● **YOUR OBJECTIVE**: Rewrite the rows below, replacing "pink tassel" with "pink fringe" and leaving everything else the same.

● **RECORD LIST**:
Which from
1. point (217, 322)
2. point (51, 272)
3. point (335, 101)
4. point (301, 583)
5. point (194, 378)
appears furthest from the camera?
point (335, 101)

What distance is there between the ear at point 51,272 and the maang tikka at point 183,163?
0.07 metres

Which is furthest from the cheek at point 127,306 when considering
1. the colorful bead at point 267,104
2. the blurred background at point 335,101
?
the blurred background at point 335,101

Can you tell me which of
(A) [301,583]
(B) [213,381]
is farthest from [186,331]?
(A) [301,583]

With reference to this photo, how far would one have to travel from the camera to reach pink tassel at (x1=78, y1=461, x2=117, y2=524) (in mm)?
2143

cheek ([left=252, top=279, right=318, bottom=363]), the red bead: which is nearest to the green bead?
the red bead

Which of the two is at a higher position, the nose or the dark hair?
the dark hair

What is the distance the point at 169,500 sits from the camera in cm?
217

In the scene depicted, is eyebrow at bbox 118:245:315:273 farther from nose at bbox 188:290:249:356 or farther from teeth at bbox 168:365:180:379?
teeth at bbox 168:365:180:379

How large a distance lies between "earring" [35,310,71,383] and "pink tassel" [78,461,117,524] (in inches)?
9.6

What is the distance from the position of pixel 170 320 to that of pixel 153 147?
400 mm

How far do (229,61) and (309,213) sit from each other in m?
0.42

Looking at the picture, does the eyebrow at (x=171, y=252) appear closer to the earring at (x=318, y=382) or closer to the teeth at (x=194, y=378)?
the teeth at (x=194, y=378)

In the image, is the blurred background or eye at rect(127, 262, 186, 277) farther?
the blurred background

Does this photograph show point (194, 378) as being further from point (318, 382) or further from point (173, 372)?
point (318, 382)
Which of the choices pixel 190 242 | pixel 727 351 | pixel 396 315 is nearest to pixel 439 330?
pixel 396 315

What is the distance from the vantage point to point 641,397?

● **FINISHED TASK**:
Which from
1. point (217, 322)
2. point (51, 272)
3. point (335, 101)
4. point (301, 583)
5. point (194, 378)
appears furthest from the camera?
point (335, 101)

What distance is there between the ear at point 51,272 and the maang tikka at point 183,163?
0.07 metres

Which is furthest from the cheek at point 127,306 when considering
1. the colorful bead at point 267,104
2. the blurred background at point 335,101
?
the blurred background at point 335,101

Can you tell me which of
(A) [301,583]
(B) [213,381]
is farthest from [186,331]?
(A) [301,583]

With reference to this photo, how far would one have to travel from the camera to reach pink fringe at (x1=78, y1=461, x2=117, y2=524) (in mm)?
2143

cheek ([left=252, top=279, right=318, bottom=363]), the red bead: which is nearest to the green bead?
the red bead

Which of the two is at a higher position, the nose or the dark hair?
the dark hair

What is the distance the point at 169,500 sits from the camera in cm?
217

In the scene depicted, is eyebrow at bbox 118:245:315:273 farther from nose at bbox 188:290:249:356 or farther from teeth at bbox 168:365:180:379?
teeth at bbox 168:365:180:379

How large a distance lies between "earring" [35,310,71,383] and "pink fringe" [78,461,117,524] (in inches)?
9.6

What is the distance from the position of pixel 170 320 to that of pixel 153 147?
400 mm

How far do (229,61) and (309,213) sit from each other in m?
0.42

Looking at the picture, does the eyebrow at (x=171, y=252) appear closer to the earring at (x=318, y=382) or closer to the teeth at (x=194, y=378)?
the teeth at (x=194, y=378)

In the image, is the blurred background or eye at rect(127, 262, 186, 277) farther?
the blurred background

Does this photograph show point (194, 378) as being further from point (318, 382) or further from point (173, 372)?
point (318, 382)
Which of the choices pixel 190 242 | pixel 727 351 | pixel 396 315 is nearest to pixel 439 330?
pixel 396 315

What is the distance from the vantage point to point 641,397?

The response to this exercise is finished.